Magnus Knudsen (l.) und Armin Gigovic von Holstein Kiel

Trotz EU-Sanktionen Wie Kiel Gigovic und Knudsen in Kriegszeiten aus Russland holte

Stand: 17.10.2024 09:44 Uhr

Bundesliga-Aufsteiger Holstein Kiel hat sich im Sommer mit Magnus Knudsen und Armin Gigovic verstärkt und damit zwei Transfers aus Russland getätigt - trotz des russischen Angriffskrieges gegen die Ukraine und der EU-Sanktionen. Wie geht das eigentlich?

Von Florian Neuhauss und Moritz Kühn

Das Wichtigste zuerst: Es ist weiterhin möglich, Geschäfte mit russischen Firmen und auch Profi-Fußballclubs zu machen. Sie dürfen nur nicht auf der Sanktionsliste stehen - und das tut der FK Rostov nicht, bei dem Knudsen und Gigovic bis dato unter Vertrag standen. Der Fußball-Weltverband FIFA hat zudem aufgrund der besonderen Situation, in der sich nicht zuletzt die ausländischen Spieler in Russland befinden, Sonder-Transferregeln erlassen.

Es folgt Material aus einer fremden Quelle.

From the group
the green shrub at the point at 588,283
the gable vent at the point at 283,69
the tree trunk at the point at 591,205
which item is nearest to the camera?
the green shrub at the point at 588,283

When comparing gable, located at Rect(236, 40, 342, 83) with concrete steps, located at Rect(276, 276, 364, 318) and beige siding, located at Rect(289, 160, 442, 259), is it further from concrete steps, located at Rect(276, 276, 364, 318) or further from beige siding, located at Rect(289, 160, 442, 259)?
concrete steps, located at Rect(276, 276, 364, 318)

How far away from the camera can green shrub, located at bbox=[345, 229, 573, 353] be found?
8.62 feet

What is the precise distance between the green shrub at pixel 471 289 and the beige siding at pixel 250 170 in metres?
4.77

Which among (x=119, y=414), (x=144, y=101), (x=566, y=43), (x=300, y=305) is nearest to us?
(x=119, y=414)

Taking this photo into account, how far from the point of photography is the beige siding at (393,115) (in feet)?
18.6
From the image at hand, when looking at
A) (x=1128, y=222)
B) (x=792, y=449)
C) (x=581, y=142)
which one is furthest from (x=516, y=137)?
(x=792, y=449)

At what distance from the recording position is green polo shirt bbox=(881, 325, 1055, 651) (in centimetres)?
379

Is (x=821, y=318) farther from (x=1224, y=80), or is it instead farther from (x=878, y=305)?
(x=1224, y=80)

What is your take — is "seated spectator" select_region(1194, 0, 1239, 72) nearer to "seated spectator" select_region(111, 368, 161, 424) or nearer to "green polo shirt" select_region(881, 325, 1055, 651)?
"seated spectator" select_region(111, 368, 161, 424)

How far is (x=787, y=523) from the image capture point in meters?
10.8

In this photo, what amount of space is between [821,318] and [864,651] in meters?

Meist kommt es auf dieser Grundlage zu temporären Wechseln. Die Spieler nutzen seit dem russischen Überfall auf die Ukraine am 24. Februar 2022 die eigens geschaffene Möglichkeit, ihren Vertrag für ein (Kriegs-)Jahr auszusetzen. So sind auch zahlreiche Spieler aus Rostov, das in der Grenzregion zur Ukraine liegt, in andere Länder gewechselt. Wohlgemerkt nicht auf Leihbasis, weil die russischen Clubs durch die ausgesetzten Verträge gar nicht mit am Verhandlungstisch sitzen.

"Wir haben in diesem Zusammenhang sichergestellt, dass wir nicht gegen Regularien oder Sanktionen der FIFA oder der EU verstoßen."
— Stellungnahme von Holstein Kiel

Dazu zählt der Bosnier Dennis Hadzikadunic, der in diesem Sommer nach einem Jahr in Hamburg noch einmal für eine weitere Saison von Rostov zum HSV gewechselt ist. Nach NDR Informationen ist auch der Gigovic-Transfer ein solcher Fall. Anders als es Medienberichte rund um den Wechsel vermuten ließen, hat Holstein kein Geld für den Bosnier nach Russland überwiesen. Gigovic hat seinen Vertrag ausgesetzt.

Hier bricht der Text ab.